Türkiye iklim müzakerelerinin neresinde
İklim müzakerelerinde Türkiye nerede duruyor diye baktığımızda, Türkiye’nin bu konularda esamisinin bile okunmadığını görüyoruz. Türkiye, bu tartışmalarda aktif olarak yer almıyor, 2005’te yürürlüğe giren Kyoto Protokolü’ne Şubat 2009’da imza atarak anlaşmaya taraf olan en son ülkeler sıralamasında başa güreşmişti. 2012’de sona erecek Kyoto Protokolü yerine geçecek anlaşmanın tartışıldığı Kopenhag’daki müzakerelerde Türkiye’den belirli bir ekonomik refah seviyesine erişmeden seragazı emisyonlarını azaltmasının beklenmemesi ve emisyon artış hızında azaltım stratejisi izlenmişti. Aralık 2009’dan bu yana Kopenhag Mutabakatı’na katılan 140 ülke içinde de Türkiye yer almadı.
Bahçeşehir Üniversitesi Ekonomik ve Toplumsal Araştırmalar Merkezi’nin yaptığı çalışma, iklim değişikliğiyle mücadelede Türkiye’nin kaçak güreştiğini ortaya koyuyor. Türkiye’nin iklim değişikliğiyle ilgili ulusal vizyonu, “iklim değişikliği politikalarını, kalkınma politikalarıyla entegre etmiş, temiz ve yenilenebilir enerji kaynaklarının kullanımını arttırmış iklim değişikliğiyle mücadeleye ‘özel şartları’ çerçevesinde aktif katılım sağlayan ve yüksek yaşam kalitesiyle refahı vatandaşlarına düşük karbon yoğunluğuyla sunabilen bir ülke olmak” olarak özetleniyor. Hedefe özel şartlar şerhini koyan Türkiye’nin perspektifleriyle mevcut politikaları da uyumsuz. Türkiye, yenilenebilir enerjideki sahip olduğu büyük potansiyele rağmen gerekli adımları atmıyor.
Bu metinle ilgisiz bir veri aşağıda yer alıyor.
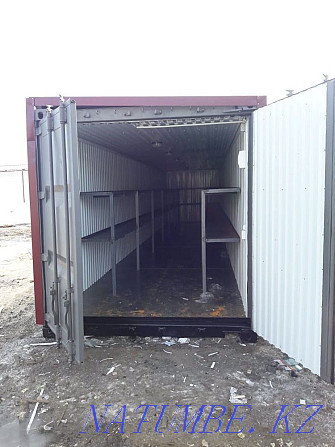 Container based wagons Atyrau - photo 6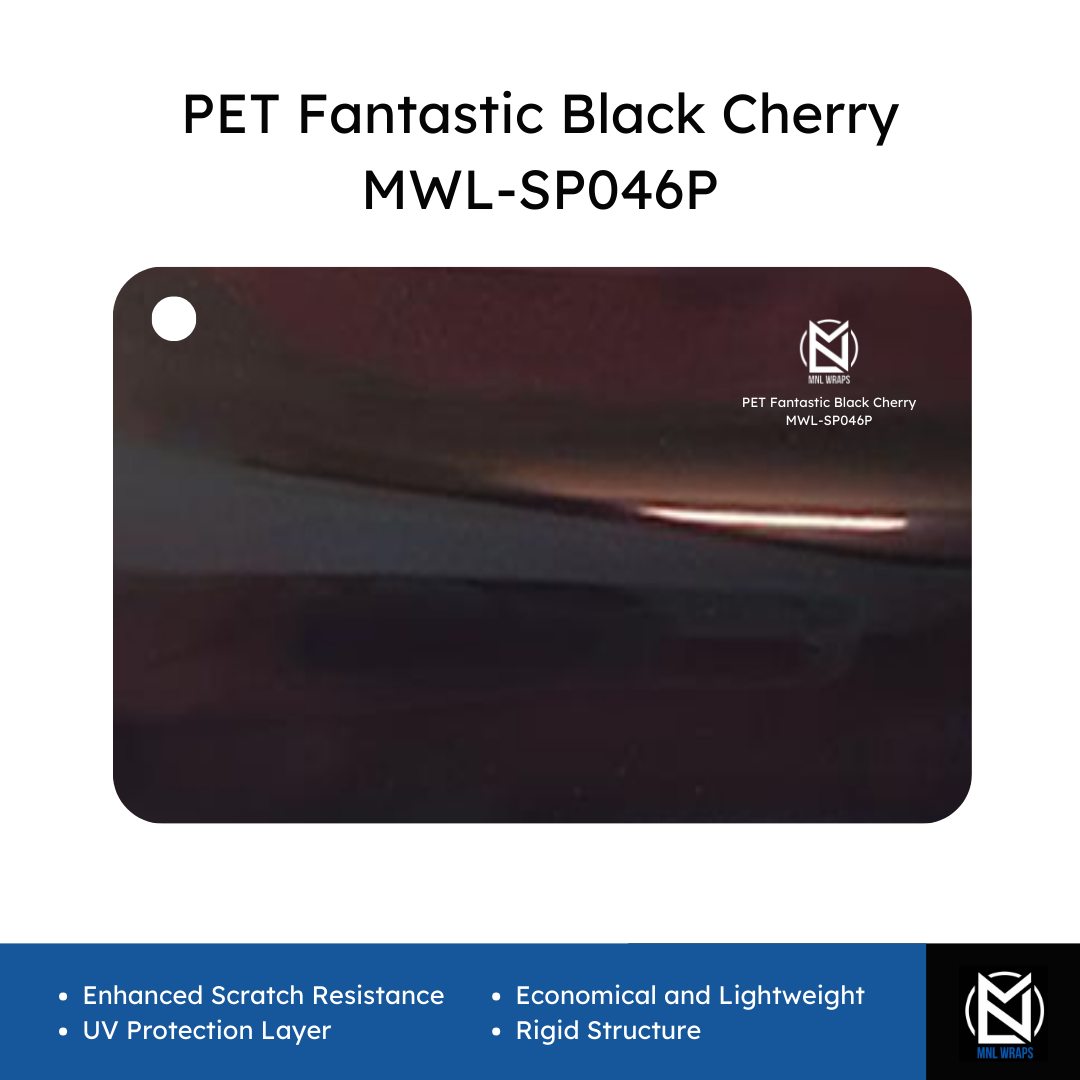 PET Fantastic Black Cherry MWL-SP046P
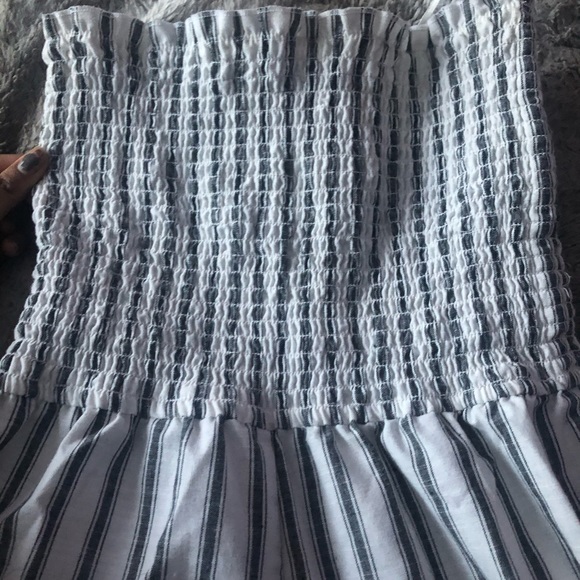 STRIPED ROMPER - Picture 2 of 4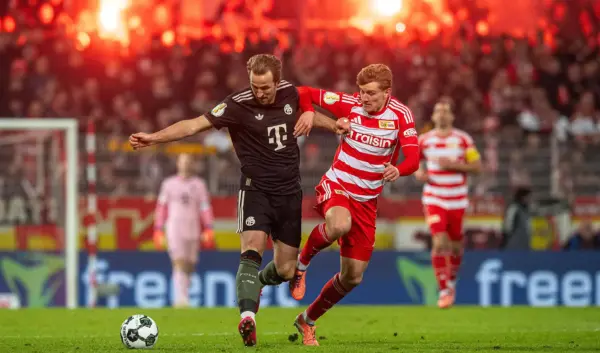 Union Berlin Tegen Bayern: Een Analyse van de Belangrijke Wedstrijd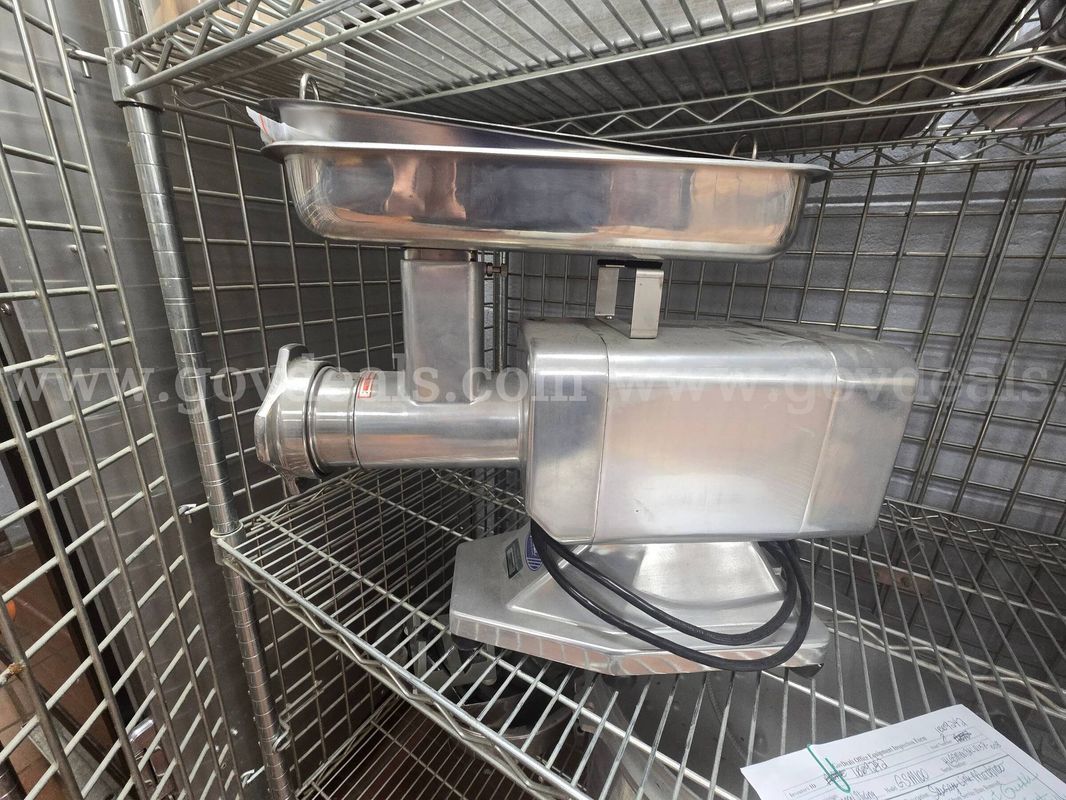 Meat Grinder, General Slicing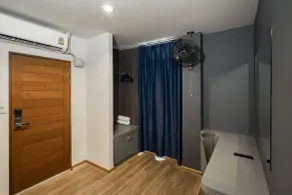 19A Bangkok - Chambre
2008’de enerji talebinin yüzde 92’si fosil yakıtlardan (yüzde 32 doğalgaz, yüzde 30 petrol, yüzde 30 kömür) oluştu. Rüzgârda 48 bin MW olan teknik potansiyelin sadece 1000 MW’ı kullanılıyor. Güneşin payı yüzde 1,5. Yenilenebilir Enerji Kaynakları Teşvik Kanunu ise henüz Meclis’ten geçmedi. Türkiye’de yapım ya da planlama aşamasında olan dünyadaki karbondioksitin en büyük sorumlusu ve en kirli fosil yakıt olan kömürle çalışacak 47 yeni kömürlü termik santral var. Uluslararası müzakerelerde bağlayıcı kararlar çıkmadığı sürece Türkiye özel koşullarını bahane ederek iklim değişikliğine karşı etkin bir mücadele vermekten kaçınacak gibi görünüyor. Fosil yakıtlara dayalı bir enerji sistemi ve doğal kaynakların özensiz kullanımına dayalı bir model gelecekte iklim değişikliğine uyumun maliyetini de yükseltecek.
Ne diyordu özgürlük mücadelesi veren Şilililer: El pueblo unido, jamas sera vencido –Birleşmiş halklar asla yenilmeyecek. Sosyalist akım, bu şarkıyı kapitalizm altında ezilenlerin simgesi olarak görmüştü. Şimdi, Bolivya’dan Toprak Ana’nın haklarını koruyacak yeni bir sosyalizm çağrısı yapılıyor. Allah herkese Bolivya’daki gibi iklim mücadelesine sağduyulu siyasetçiler versin.